Drei Männer treffen in Seoul auf eine junge Frau, die sie für die von ihnen gesuchte Myun-geun Ko halten. Deren Vater liegt im Sterben und will seine Tochter ein letztes Mal sehen. Weil die junge Frau jedoch abstreitet, die gesuchte Person zu sein und der Tod des Vaters in greifbarer Nähe ist, bitten die jungen Männer die Frau, wenigstens für einen Abend in die Rolle der Gesuchten zu schlüpfen: Sie soll lediglich die Hand Komatösen halten und sich für ihre jahrelange Abwesenheit entschuldigen. Sie lässt sich darauf ein und fährt mit ihnen in die Provinz. Dort hat sich die Familie brereits um den Sterbenden versammelt. Lange nicht gesehene Verwandte, die im Verdacht stehen, nur auf die Erbschaft aus zu sein ebenso wie Menschen, deren Leben eng mit dem des Sterbenden verbunden ist. Die Streitigkeiten und Konflikte, in deren Zentrum immer wieder unbeteiligt das fremde Mädchen aus Seoul gerät, werden von Zeit zu Zeit unterbrochen, wenn es neue Meldungen aus dem Krankenzimmer des Vaters gibt. Der Sterbeprozess zieht sich jedoch hin, man beginnt zu kochen und zu essen.
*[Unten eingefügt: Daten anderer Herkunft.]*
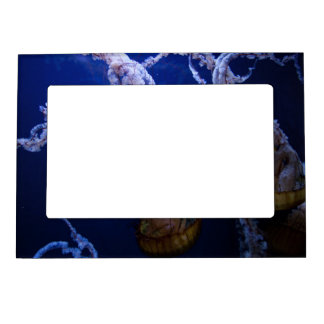 Pacific sea nettle magnetic photo frame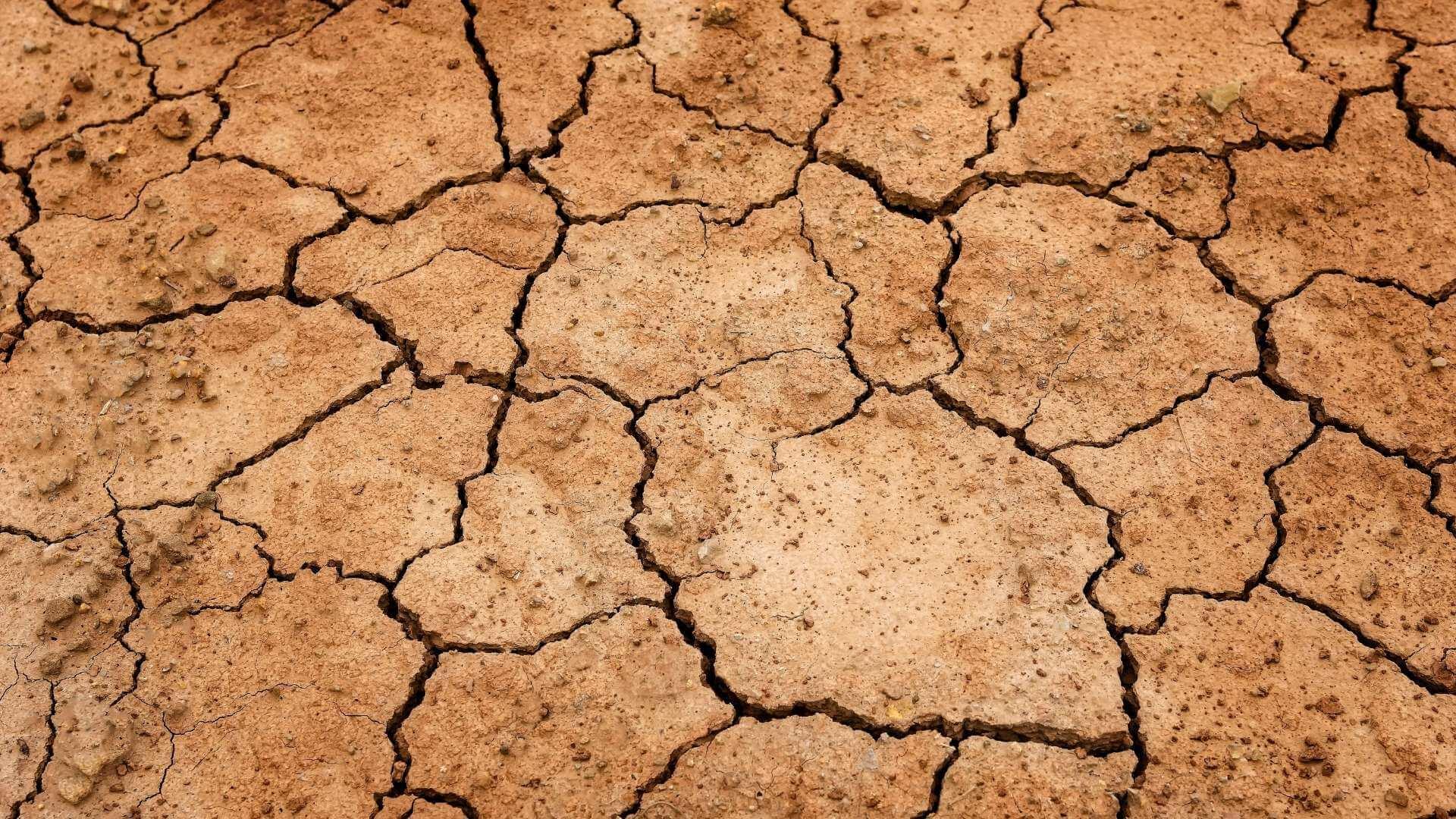 Perioadele recente de secetă din Europa sunt cele mai grave din ultimii 2.000 de ani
Das Mädchen schaut sich indes im ehemaligen Lebensraum der gesuchten Tochter um und ahnt ein wenig, warum sie die Familie verlassen hat. Als dann der Vater dem Tod gegenübersteht, geht sie ohne Zwang zu diesem, nimmt seine Hand und bittet um Verzeihung. Bei ihrer Rückkehr am nächsten Morgen nach Seoul erfahren wir, dass sie selbst sich ebenfalls von ihrer Familie losgesagt hat und jetzt einsam lebt – so einsam, dass sie sich als Gelegenheitsprostituierte verdingt, um wenigstens auf diese Weise soziale Kontakte zu bekommen. Die erste Handlung nach ihrer Rückkehr ist ein Anruf bei ihrer Familie.
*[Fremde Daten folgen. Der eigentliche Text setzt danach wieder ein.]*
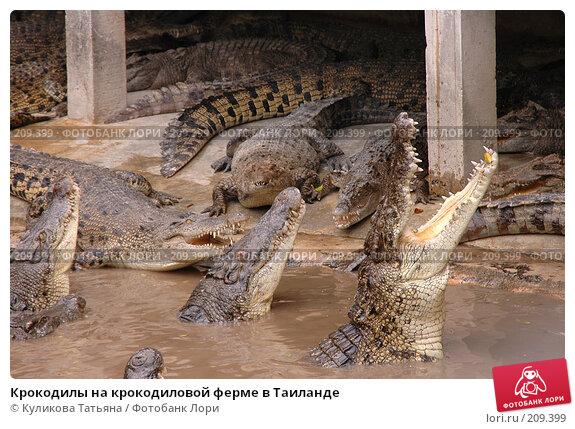 Крокодилы на крокодиловой ферме в Таиланде, фото № 209399, снято 30 ноября 2005 г. (c) Куликова Татьяна / Фотобанк Лори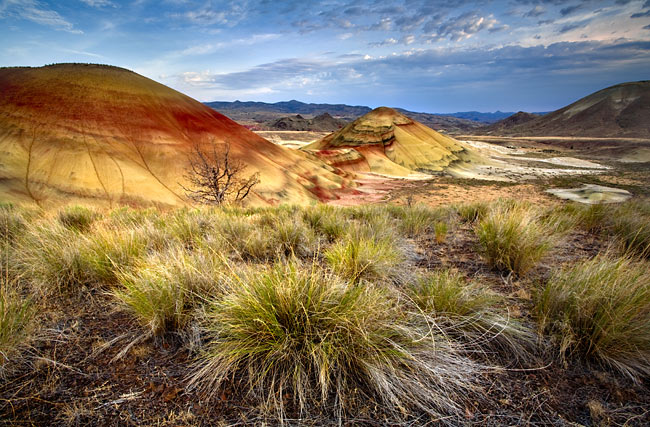 Painted Hills  - pictures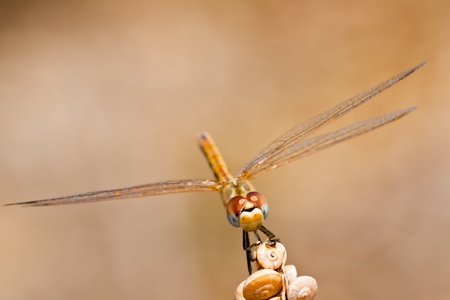 libellulidae: Image of a dragonfly ( sympetrum sp ) accomplished like photo of approximation.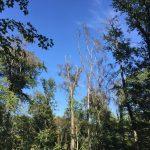 Einschlag absterbender Bäume in den Gemeindewäldern im Rheintal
Lee Yoon-kis Film ist in seinem Stil gemächlich, ja fast schon unscheinbar und in seiner Erzählung so unspektakulär, dass man sich wundert, wie er damit 90 Filmminuten füllen konnte. Und doch ist es gerade diese Unaufgeregtheit in Stil und Sujet, die an „Ad Lib Night“ reizt. Die immer wieder aufbrandenden Konflikte, die Unsicherheit über die Identität des Mädchens (bei der man bis zum finalen Telefonat annehmen kann und vielleicht soll, dass sie wirklich die gesuchte Tochter ist) und nicht zuletzt die seltsame Aggression, die mit ihrer Tochter-Darstellung verbunden ist: Bereits auf der Fahrt von Seoul zum Haus des Sterbenden entdeckt sie im Auto Werkzeuge und Waffen und fürchtet, das Opfer einer Entführung zu sein. Dieser Verdacht wird zwar schnell aus der Welt geräumt, doch die Unwägbarkeit des auf sie Zukommenden bleibt – zu irreal und unmoralisch scheint ihr und dem Zuschauer der Wunsch, der an sie herangetragen wurde.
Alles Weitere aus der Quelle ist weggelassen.